◆ Extract provided
______________________________
Auditors are by nature risk-averse and thus slow to adopt new technology. Rarely is internal audit leadership at the forefront of technological innovation. 

In fact, in a recent Protiviti survey, internal audit leaders report that their largest skill gaps are in enabling technologies, such as machine learning, advanced analytics, artificial intelligence and process mining. Almost three-quarters (74%) of chief audit executives in North America say that their internal audit functions are not running activities to support transformation initiatives.

So while audit leaders are often quick to identify tech gaps in the rest of the organization, many admit they underperform in their own department. But tech resistance in internal audit departments isn’t truly an auditor problem. It’s not that audit teams necessarily dislike new technology, but leadership influences its use and acceptance.

Why Audit Teams Hesitate To Adopt New Technologies

The Fourth Industrial Revolution is creating huge numbers of opportunities and millions of new jobs. Yet internal auditors are not adopting these technologies at the same pace as other professionals and peer organizations. At the surface level, you might assume this is because of a general resistance to innovation. But a closer look reveals the hesitation is due to rational concerns.
______________________________
◆ Set tasks
- A) Answer these questions using the passage on internal audit and technology, each on its own line:
(i) Which firm ran the survey of internal audit leaders?
(ii) What share of chief audit executives in North America say their functions are not running activities to support transformation initiatives?
(iii) What does the passage say the Fourth Industrial Revolution is creating?
- B) Repeat word for word the part of the passage on internal audit and technology that opens with the words containing "In fact, in" and closes with "use and acceptance.".
None of the items are needed for this work.

[Questions about scenes in images]
______________________________
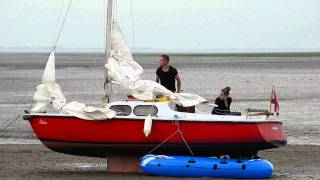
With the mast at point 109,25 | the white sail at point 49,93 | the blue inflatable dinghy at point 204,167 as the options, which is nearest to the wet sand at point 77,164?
the blue inflatable dinghy at point 204,167

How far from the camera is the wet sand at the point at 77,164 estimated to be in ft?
51.5

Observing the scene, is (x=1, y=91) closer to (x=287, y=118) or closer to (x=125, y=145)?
(x=287, y=118)

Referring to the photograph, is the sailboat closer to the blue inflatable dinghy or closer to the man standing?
the blue inflatable dinghy

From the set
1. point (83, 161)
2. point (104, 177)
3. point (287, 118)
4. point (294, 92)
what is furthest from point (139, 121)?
point (294, 92)

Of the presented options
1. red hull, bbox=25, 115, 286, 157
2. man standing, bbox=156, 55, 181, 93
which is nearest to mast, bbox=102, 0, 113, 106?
red hull, bbox=25, 115, 286, 157

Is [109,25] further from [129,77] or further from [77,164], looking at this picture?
[77,164]

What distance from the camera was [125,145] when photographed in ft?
50.8

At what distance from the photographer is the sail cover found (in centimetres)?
1570

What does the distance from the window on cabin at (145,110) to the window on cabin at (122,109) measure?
13cm

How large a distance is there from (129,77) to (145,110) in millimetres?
1098

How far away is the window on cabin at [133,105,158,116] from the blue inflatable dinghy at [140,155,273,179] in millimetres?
827

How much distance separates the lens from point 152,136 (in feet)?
50.1

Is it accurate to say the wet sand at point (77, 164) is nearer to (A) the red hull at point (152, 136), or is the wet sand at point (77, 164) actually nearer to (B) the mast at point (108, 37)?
(A) the red hull at point (152, 136)

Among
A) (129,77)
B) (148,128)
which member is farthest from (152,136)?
(129,77)
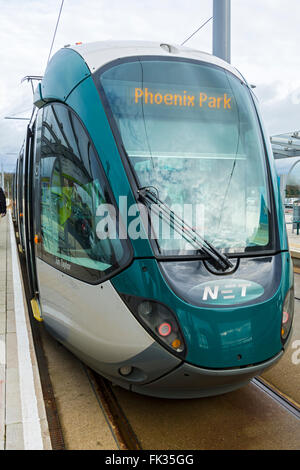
______________________________
◆ Task-by-task outputs
- A)
(i) Protiviti
(ii) Almost three-quarters (74%)
(iii) Huge numbers of opportunities and millions of new jobs

- B)
In fact, in a recent Protiviti survey, internal audit leaders report that their largest skill gaps are in enabling technologies, such as machine learning, advanced analytics, artificial intelligence and process mining. Almost three-quarters (74%) of chief audit executives in North America say that their internal audit functions are not running activities to support transformation initiatives.

So while audit leaders are often quick to identify tech gaps in the rest of the organization, many admit they underperform in their own department. But tech resistance in internal audit departments isn’t truly an auditor problem. It’s not that audit teams necessarily dislike new technology, but leadership influences its use and acceptance.